Directive:
Locate the line that contains "Which option among". Print it and each following line through the end of the listing, verbatim, and nothing more.

Record list:
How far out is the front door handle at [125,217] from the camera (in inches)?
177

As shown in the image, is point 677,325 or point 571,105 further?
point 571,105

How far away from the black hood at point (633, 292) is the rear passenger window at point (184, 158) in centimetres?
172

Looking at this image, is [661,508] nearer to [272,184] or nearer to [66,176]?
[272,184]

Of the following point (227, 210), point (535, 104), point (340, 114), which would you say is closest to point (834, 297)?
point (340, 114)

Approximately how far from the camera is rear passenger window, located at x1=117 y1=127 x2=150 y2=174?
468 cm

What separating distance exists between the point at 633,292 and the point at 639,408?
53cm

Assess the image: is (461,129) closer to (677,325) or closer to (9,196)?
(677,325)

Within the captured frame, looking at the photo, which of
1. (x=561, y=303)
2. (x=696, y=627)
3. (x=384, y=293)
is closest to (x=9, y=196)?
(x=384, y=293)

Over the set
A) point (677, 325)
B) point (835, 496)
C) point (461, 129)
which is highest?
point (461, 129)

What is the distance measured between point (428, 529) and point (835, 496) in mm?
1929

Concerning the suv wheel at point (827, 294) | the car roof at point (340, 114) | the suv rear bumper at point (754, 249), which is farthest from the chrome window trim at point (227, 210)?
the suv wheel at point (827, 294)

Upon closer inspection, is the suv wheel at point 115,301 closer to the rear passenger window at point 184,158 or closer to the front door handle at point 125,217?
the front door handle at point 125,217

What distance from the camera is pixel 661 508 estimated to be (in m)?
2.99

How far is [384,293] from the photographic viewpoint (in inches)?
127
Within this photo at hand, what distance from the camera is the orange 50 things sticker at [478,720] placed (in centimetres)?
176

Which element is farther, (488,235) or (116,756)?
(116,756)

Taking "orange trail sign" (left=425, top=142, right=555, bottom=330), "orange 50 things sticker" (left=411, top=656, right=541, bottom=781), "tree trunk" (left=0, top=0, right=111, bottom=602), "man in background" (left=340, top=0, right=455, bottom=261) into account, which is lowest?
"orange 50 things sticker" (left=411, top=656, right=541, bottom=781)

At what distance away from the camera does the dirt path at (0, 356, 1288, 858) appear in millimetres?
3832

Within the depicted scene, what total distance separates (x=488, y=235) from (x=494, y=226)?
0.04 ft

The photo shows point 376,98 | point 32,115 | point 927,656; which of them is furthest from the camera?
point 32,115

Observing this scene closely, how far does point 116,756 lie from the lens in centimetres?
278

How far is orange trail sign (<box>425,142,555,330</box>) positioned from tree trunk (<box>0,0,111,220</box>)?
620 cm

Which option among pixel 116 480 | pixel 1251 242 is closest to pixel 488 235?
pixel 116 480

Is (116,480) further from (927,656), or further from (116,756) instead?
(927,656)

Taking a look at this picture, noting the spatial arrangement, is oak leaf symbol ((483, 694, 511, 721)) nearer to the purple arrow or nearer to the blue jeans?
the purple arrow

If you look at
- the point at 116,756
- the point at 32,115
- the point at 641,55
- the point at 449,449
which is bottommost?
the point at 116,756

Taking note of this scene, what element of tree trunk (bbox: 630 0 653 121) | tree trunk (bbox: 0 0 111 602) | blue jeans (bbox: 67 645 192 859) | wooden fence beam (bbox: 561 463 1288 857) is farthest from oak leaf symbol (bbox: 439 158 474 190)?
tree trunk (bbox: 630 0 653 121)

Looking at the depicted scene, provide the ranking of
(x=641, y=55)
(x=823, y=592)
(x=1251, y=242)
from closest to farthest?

Solution for this problem:
Which option among pixel 116 480 | pixel 1251 242 is closest to pixel 488 235?
pixel 116 480

Is (116,480) further from (927,656), or further from (116,756) instead?
(927,656)

Taking a look at this picture, noting the spatial arrangement, is oak leaf symbol ((483, 694, 511, 721)) nearer to the purple arrow or nearer to the blue jeans?
the purple arrow

If you look at
- the point at 116,756
- the point at 32,115
- the point at 641,55
- the point at 449,449
which is bottommost?
the point at 116,756

Taking note of this scene, what element of tree trunk (bbox: 630 0 653 121) | tree trunk (bbox: 0 0 111 602) | blue jeans (bbox: 67 645 192 859) | wooden fence beam (bbox: 561 463 1288 857) is farthest from oak leaf symbol (bbox: 439 158 474 190)?
tree trunk (bbox: 630 0 653 121)

Looking at the depicted scene, provide the ranking of
(x=641, y=55)
(x=823, y=592)
(x=1251, y=242)
from closest to farthest?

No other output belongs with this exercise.